_Input_.
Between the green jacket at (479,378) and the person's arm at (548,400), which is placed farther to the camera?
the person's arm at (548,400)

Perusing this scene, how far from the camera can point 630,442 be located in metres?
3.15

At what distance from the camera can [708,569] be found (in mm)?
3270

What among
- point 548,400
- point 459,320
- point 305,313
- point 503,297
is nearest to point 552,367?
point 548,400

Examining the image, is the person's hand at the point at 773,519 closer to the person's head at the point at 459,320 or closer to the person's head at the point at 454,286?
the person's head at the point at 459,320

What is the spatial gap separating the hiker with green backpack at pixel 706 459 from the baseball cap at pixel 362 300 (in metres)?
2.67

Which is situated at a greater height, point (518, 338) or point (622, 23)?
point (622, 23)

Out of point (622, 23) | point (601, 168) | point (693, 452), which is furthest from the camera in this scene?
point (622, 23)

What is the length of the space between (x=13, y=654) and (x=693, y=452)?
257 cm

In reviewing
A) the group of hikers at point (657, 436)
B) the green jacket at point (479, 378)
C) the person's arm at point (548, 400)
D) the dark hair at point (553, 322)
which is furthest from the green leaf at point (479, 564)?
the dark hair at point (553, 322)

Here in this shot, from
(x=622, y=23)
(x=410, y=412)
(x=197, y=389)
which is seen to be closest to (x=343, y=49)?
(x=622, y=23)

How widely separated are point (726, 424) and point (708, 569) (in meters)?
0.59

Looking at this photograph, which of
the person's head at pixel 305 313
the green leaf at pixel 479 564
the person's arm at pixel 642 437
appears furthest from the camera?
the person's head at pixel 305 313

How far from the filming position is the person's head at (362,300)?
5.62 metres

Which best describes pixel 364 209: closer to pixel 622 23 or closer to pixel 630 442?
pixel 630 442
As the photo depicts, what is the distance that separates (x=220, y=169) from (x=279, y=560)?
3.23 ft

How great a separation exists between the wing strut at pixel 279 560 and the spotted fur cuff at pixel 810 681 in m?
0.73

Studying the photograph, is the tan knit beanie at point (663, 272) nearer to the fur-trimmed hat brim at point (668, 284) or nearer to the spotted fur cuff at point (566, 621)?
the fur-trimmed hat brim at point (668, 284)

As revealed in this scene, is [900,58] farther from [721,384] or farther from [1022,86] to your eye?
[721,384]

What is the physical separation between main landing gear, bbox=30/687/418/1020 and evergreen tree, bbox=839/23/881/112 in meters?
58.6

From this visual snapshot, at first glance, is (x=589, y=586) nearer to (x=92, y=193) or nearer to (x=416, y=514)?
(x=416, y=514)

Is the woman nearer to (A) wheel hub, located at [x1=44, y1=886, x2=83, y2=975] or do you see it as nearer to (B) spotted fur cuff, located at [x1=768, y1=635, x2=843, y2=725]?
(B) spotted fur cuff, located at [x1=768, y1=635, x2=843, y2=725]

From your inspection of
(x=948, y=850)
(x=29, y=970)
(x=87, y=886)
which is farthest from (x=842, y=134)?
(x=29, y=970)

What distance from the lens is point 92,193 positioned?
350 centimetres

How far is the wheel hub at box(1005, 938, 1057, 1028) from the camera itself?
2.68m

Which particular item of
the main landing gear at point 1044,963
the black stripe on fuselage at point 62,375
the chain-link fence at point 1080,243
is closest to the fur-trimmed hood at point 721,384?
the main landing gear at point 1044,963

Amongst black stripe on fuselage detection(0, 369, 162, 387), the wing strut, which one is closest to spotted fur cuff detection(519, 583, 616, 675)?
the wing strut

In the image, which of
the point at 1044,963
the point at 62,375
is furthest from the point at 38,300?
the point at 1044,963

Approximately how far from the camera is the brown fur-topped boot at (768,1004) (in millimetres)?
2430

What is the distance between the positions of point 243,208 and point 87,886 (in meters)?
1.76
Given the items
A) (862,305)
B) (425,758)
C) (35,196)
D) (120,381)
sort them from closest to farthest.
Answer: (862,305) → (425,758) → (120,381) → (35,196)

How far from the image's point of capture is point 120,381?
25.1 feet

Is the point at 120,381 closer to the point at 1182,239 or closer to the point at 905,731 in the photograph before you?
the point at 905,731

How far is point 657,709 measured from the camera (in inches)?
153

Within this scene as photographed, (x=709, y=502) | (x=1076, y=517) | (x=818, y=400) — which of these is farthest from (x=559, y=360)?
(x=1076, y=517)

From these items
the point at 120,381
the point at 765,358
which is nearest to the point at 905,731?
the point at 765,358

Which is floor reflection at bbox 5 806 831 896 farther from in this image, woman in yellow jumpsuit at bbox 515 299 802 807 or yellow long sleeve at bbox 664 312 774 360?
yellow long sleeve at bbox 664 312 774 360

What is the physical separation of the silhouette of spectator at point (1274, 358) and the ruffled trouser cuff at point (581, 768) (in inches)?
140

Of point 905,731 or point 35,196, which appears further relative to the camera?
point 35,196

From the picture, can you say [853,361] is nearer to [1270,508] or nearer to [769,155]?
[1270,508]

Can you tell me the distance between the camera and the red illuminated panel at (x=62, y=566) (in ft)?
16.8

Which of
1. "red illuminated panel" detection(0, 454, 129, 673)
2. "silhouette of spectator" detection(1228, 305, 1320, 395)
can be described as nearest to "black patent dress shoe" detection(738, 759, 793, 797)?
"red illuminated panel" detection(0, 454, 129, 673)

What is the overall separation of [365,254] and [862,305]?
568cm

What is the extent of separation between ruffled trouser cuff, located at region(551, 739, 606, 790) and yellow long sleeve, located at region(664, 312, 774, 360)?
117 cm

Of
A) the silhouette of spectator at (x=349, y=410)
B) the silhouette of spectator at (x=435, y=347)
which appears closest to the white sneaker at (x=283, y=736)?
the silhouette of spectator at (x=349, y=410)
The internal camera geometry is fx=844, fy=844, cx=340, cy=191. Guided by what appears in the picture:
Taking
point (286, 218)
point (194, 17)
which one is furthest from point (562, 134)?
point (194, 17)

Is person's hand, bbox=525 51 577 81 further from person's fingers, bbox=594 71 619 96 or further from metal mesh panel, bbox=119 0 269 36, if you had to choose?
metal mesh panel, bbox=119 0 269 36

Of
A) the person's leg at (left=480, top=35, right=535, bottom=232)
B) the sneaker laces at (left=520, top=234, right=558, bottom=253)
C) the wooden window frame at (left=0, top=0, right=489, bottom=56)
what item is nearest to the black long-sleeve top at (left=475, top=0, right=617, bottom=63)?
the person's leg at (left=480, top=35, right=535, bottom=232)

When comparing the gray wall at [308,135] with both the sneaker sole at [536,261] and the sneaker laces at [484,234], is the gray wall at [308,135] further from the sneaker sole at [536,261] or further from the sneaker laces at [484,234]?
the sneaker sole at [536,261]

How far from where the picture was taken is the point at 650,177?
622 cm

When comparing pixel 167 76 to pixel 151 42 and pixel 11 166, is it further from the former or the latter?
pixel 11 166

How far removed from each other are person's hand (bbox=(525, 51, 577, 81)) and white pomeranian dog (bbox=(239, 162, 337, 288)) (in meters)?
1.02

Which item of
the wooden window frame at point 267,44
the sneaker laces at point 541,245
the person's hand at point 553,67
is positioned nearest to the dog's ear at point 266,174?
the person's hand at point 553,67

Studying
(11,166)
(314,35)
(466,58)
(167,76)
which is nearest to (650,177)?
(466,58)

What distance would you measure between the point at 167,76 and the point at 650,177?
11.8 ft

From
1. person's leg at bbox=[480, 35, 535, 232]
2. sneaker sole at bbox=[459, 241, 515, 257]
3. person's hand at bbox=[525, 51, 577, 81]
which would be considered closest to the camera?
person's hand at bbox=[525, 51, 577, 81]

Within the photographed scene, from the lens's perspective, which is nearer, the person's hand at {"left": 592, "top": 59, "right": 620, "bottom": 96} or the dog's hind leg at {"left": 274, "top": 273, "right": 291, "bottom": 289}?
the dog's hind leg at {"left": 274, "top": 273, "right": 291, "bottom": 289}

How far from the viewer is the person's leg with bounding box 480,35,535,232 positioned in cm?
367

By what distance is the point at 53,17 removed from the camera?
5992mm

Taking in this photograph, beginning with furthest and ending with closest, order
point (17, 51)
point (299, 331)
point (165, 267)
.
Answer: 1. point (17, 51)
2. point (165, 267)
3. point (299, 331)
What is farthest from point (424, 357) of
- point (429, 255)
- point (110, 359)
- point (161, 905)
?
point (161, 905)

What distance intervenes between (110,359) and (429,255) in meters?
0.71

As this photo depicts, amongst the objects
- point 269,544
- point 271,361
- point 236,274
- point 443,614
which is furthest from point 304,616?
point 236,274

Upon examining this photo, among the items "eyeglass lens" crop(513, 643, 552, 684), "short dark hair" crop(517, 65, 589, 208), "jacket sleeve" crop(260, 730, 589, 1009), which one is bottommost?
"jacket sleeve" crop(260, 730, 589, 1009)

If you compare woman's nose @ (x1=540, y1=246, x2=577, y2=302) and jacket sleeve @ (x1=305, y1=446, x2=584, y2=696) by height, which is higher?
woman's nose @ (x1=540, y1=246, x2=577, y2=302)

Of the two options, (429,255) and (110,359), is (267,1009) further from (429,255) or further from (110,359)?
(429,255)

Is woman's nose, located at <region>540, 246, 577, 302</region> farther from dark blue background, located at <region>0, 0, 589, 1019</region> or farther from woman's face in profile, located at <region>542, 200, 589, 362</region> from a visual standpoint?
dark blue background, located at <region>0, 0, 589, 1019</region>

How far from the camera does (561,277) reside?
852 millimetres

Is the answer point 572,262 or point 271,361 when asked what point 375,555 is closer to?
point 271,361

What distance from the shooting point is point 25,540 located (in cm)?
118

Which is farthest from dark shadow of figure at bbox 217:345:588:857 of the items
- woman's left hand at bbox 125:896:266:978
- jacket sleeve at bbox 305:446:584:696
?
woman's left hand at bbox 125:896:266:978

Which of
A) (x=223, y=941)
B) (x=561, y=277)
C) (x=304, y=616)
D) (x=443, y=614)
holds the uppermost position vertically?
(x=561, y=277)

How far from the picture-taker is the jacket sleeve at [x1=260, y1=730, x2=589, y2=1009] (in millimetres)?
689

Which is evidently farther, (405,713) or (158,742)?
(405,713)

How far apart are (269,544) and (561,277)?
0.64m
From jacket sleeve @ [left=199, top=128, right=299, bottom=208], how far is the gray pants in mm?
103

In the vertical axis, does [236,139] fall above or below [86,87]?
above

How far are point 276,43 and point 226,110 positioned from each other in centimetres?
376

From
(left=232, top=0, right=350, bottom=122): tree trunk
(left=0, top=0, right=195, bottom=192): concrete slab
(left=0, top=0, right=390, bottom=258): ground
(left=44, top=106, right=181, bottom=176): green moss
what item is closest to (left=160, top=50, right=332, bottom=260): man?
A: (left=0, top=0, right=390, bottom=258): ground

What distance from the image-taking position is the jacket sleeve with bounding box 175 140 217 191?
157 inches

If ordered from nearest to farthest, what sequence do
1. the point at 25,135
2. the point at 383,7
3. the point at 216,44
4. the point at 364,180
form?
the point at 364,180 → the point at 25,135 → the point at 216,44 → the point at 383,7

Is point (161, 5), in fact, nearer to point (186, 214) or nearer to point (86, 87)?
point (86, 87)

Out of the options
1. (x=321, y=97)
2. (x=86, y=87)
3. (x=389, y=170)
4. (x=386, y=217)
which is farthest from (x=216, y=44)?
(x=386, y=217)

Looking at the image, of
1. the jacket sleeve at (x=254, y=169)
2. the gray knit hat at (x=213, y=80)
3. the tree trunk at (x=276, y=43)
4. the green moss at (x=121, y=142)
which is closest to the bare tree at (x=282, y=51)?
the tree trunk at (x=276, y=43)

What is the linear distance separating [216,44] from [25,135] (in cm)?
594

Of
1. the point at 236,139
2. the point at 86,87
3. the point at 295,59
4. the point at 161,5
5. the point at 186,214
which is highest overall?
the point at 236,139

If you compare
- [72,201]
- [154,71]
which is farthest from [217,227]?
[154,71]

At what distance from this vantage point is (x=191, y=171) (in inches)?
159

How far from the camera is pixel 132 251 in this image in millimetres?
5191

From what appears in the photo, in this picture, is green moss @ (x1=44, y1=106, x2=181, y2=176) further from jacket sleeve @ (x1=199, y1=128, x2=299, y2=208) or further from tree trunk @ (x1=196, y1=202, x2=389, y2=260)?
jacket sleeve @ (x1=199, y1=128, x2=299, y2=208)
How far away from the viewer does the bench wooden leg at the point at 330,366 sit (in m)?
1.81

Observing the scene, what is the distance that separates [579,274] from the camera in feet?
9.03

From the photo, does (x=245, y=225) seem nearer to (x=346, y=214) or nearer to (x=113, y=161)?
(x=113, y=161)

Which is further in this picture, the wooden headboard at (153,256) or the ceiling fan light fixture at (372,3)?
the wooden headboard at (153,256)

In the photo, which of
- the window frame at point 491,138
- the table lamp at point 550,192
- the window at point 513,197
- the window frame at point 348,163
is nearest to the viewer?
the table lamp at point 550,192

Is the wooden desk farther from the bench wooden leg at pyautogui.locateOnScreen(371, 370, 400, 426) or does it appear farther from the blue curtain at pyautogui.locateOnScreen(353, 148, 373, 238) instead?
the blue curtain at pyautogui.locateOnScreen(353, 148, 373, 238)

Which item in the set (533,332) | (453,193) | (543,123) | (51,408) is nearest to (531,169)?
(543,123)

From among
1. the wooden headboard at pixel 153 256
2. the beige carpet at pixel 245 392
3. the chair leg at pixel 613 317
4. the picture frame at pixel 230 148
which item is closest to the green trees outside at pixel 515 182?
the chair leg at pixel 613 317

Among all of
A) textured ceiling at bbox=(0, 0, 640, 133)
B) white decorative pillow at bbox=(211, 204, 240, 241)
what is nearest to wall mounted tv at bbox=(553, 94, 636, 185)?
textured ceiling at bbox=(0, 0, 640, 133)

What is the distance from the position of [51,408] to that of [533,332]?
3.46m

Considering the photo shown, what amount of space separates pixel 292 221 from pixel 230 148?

_Exercise prompt_.
Each line from the one containing "In the photo, which of" to the end of the records should be echoed exactly, and no other line.

_Output of the exercise_.
In the photo, which of
- the window frame at point 491,138
- the table lamp at point 550,192
- the window at point 513,197
- the window frame at point 348,163
is nearest to the viewer?
the table lamp at point 550,192

Is the wooden desk farther from the bench wooden leg at pyautogui.locateOnScreen(371, 370, 400, 426) or does it appear farther from the blue curtain at pyautogui.locateOnScreen(353, 148, 373, 238) instead?
the blue curtain at pyautogui.locateOnScreen(353, 148, 373, 238)

Which item in the set (533,332) | (453,193) | (543,123) | (51,408) is nearest to (531,169)?
(543,123)

From among
1. the wooden headboard at pixel 153 256
2. the beige carpet at pixel 245 392
3. the chair leg at pixel 613 317
4. the picture frame at pixel 230 148
which item is closest to the green trees outside at pixel 515 182?
the chair leg at pixel 613 317

Among all of
A) textured ceiling at bbox=(0, 0, 640, 133)
B) white decorative pillow at bbox=(211, 204, 240, 241)
what is nearest to wall mounted tv at bbox=(553, 94, 636, 185)?
textured ceiling at bbox=(0, 0, 640, 133)

What is the distance from the position of [51,408] to that of [533,332]?
3.46m

Considering the photo shown, what amount of space separates pixel 292 221 from pixel 230 148?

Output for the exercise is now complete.